The first reason is right there in front of you: the words “according to initial estimates.” The fact is that these numbers tend to be particularly noisy, and they end up getting revised. Why is that? Well, it turns out that isn't so easy to get a down-to-the-decimal-point picture of how much our nearly $20 trillion economy is (or isn't) growing in real time.
That's clear enough if you look at the difference between gross domestic product and gross domestic income. The first one tells us how much money is being spent in the economy, and the second how much is being earned. In theory, these two should be the same, because my spending is your income, and vice versa, but, in practice, they aren't because of measurement error.
But more than that, these numbers are telling us that we shouldn't really believe them right now. See, whenever you have two imperfect measures of something — say, GDP and GDI — the best thing you can do is average them so you're incorporating all the relevant information. That, as Jason Furman, who was an adviser to President Barack Obama, points out, gives you a better idea of what the final GDP numbers will end up being revised to than the initial ones do themselves. And it's why you should be pretty skeptical of all the headlines saying that the economy is expanding at a pace of almost 3 percent.
Although we still don't know what GDI will be for the first quarter of 2018 — it won't be released for a few more weeks — we do know that it has been a lot lower than GDP in the preceding ones. All of that slower growth last year, then, means that the economy is probably chugging along at the same 2 to 2.5 percent annual pace that it has been for most of the recovery. That makes sense when you consider that job growth hasn't sped up since Trump took office but has slowed a little.
What about the next year or two, though? That's where there might be room for optimism. The parts of today's growth that, because they're the least volatile, do the best job of predicting tomorrow's — consumer spending and private fixed investment — have, adjusted for inflation, grown a respectable 3 percent over the past year. (Together these are known by the catchy name of real final sales to private domestic purchasers.) That may not be enough to get overall growth up to that level, but it could get it close in the coming months, especially with the Trump tax cuts kicking in (although there's little evidence that that's happening).
It's really about the least Republicans could hope for after they pushed a $1.5 trillion tax plan — mostly into the pockets of rich people — without paying for a penny of it.

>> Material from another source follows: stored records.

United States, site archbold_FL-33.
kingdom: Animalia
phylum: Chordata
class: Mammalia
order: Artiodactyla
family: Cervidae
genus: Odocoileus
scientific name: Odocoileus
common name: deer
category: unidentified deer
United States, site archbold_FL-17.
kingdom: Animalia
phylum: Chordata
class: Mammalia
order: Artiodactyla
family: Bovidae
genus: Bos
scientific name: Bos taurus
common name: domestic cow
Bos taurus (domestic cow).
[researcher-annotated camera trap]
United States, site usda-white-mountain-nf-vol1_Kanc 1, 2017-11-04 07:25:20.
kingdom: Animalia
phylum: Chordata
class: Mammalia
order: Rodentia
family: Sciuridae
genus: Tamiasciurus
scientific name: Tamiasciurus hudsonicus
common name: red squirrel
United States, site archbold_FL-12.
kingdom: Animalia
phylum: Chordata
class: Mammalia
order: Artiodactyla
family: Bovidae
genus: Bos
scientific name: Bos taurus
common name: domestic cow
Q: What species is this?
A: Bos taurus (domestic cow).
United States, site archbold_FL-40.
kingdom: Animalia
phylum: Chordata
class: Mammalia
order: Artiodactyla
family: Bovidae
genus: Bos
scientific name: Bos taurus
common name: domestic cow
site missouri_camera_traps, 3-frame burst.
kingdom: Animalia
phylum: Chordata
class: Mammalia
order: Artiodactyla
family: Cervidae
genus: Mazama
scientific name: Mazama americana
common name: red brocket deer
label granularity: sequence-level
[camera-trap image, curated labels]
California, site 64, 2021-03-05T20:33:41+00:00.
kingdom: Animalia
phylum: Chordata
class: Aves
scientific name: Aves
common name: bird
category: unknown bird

But even if the Trump tax cuts do increase growth in the short term, they won't after that. Long-term growth, after all, is really about how many more people are working and how much more work they can do every day. In other words, how much the workforce and productivity are growing. Recently, neither has grown much. Labor force growth has slowed considerably for the very predictable reason that the baby boomers are now retiring en masse, which won't get better anytime soon when Trump is demanding that we reduce our easiest source of new workers: legal immigrants. Productivity, meanwhile, has tanked for much more mysterious reasons that are harder to do anything about. Now, insofar as the Trump tax cuts do get companies to start investing more in the kind of machines that let workers do more with less, this might improve somewhat. Mainstream forecasters, though, don't think it will be enough to make a meaningful difference down the line.
Trump steaks, Trump casinos, Trump TV shows. They all started out with big promises, got early results (well, maybe not the steaks), and then fizzled out fast. Why would the Trump tax cuts be any different?